El peligro de derrumbe de una casa impide que la cruz vuelva a su lugar
14 sep 2013 . Actualizado a las 07:00 h.Los elementos parecen haberse aliado contra el cruceiro noiés de Sobreviñas. O eso, o está gafado. Hace casi un año, en noviembre pasado, un coche que se salió de la carretera se lo llevó por delante, dejándolo hecho añicos.

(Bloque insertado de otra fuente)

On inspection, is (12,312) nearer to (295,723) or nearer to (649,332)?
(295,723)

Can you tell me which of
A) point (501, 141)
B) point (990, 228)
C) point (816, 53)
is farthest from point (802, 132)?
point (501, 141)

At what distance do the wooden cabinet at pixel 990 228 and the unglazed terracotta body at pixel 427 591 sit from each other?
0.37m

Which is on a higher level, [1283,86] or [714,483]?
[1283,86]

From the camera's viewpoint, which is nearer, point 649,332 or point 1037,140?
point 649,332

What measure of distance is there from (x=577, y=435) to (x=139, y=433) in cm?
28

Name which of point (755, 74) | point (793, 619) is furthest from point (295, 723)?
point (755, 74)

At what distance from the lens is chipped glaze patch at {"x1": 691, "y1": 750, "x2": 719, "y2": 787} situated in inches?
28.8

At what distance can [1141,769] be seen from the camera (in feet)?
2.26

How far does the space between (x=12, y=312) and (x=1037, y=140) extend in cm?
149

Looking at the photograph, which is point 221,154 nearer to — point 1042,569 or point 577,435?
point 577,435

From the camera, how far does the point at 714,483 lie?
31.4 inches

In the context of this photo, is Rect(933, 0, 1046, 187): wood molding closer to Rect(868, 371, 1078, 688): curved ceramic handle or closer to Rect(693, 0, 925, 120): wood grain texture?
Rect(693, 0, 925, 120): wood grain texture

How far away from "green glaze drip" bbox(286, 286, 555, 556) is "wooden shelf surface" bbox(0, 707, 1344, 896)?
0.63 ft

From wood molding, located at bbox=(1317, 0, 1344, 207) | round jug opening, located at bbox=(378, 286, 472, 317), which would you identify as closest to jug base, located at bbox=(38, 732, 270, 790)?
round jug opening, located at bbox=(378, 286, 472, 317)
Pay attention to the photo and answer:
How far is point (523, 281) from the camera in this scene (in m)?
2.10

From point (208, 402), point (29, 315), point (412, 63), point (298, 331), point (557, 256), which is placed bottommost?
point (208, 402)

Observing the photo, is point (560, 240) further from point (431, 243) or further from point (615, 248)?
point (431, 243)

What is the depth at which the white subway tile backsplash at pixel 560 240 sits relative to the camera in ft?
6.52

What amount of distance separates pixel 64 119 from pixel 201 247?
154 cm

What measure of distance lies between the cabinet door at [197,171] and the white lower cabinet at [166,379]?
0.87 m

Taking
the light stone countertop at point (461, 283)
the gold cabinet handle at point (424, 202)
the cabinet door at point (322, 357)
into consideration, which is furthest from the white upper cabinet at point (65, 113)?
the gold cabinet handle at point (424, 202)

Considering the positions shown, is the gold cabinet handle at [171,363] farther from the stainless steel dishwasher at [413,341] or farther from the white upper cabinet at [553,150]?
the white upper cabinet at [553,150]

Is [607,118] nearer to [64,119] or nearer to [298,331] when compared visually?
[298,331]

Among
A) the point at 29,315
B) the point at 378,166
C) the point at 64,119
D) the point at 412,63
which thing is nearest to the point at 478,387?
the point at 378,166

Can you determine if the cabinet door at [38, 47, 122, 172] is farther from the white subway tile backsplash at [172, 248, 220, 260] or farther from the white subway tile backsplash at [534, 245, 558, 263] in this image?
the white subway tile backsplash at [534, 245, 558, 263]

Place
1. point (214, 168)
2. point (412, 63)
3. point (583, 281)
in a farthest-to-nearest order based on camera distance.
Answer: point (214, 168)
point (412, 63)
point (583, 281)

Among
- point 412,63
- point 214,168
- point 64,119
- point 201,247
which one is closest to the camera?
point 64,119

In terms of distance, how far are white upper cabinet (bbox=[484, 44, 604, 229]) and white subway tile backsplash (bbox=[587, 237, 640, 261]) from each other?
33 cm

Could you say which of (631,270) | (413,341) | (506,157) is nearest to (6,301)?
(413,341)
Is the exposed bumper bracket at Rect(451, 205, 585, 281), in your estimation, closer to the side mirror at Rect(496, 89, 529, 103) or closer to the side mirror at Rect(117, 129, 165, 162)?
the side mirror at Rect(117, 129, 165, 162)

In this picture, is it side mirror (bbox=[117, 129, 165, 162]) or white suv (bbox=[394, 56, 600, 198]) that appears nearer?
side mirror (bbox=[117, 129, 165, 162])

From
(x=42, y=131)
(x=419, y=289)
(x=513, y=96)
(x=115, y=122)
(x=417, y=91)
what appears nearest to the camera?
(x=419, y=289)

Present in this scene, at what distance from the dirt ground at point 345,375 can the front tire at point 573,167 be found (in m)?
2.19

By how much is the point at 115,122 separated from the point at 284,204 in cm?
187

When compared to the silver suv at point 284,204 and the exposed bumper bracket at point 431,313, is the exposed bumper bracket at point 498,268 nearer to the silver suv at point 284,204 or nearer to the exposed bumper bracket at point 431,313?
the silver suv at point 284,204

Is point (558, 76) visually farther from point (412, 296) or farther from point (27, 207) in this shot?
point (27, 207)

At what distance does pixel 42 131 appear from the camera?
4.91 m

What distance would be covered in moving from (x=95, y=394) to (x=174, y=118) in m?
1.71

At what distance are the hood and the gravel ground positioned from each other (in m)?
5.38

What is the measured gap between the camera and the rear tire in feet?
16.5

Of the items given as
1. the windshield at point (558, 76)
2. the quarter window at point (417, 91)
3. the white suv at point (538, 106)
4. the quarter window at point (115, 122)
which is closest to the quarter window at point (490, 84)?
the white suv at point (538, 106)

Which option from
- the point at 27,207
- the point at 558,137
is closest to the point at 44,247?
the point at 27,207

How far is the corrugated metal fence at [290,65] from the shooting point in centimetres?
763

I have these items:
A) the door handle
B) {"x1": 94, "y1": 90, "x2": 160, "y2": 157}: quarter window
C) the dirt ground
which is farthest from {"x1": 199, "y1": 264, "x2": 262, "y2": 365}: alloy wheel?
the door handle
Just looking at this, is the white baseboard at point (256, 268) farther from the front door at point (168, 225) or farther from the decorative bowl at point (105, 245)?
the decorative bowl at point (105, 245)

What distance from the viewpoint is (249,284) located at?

No era la primera vez que este ejemplar del patrimonio noiés sufría la embestida de un vehículo, pero quedó tan maltrecho que han sido necesarios meses de trabajo y una inversión de 8.000 euros para arreglarlo. Y ahora que está como nuevo, surge otro problema que impide que la cruz vuelva a ocupar su lugar en la intersección de la carretera de Noia a Boiro con la que lleva hacia O Confurco.
Resulta que, prácticamente pegada a la base que ocupaba el cruceiro, hay una vivienda abandonada que también sufrió numerosos daños en el accidente del año pasado. De hecho, en una de sus paredes luce un enorme agujero provocado por el coche que se empotró contra ella y que es la razón por la que el cruceiro debe seguir almacenado. Los desperfectos en el inmueble hacen que exista un riesgo muy elevado de que acabe derrumbándose, de manera que hasta que los propietario consoliden la estructura la cruz da Virxe Negra no podrá volver a sitio.
Sin localizar
La intención de los encargados de restaurar el cruceiro era colocarlo esta misma semana, y, de hecho, ya habían comenzado los trabajos en la base, pero la operación quedó paralizada a la espera de que se arregle el inmueble anexo. El principal problema es localizar a los propietarios, ya que, en el catastro, no se identifica a los dueños del terreno.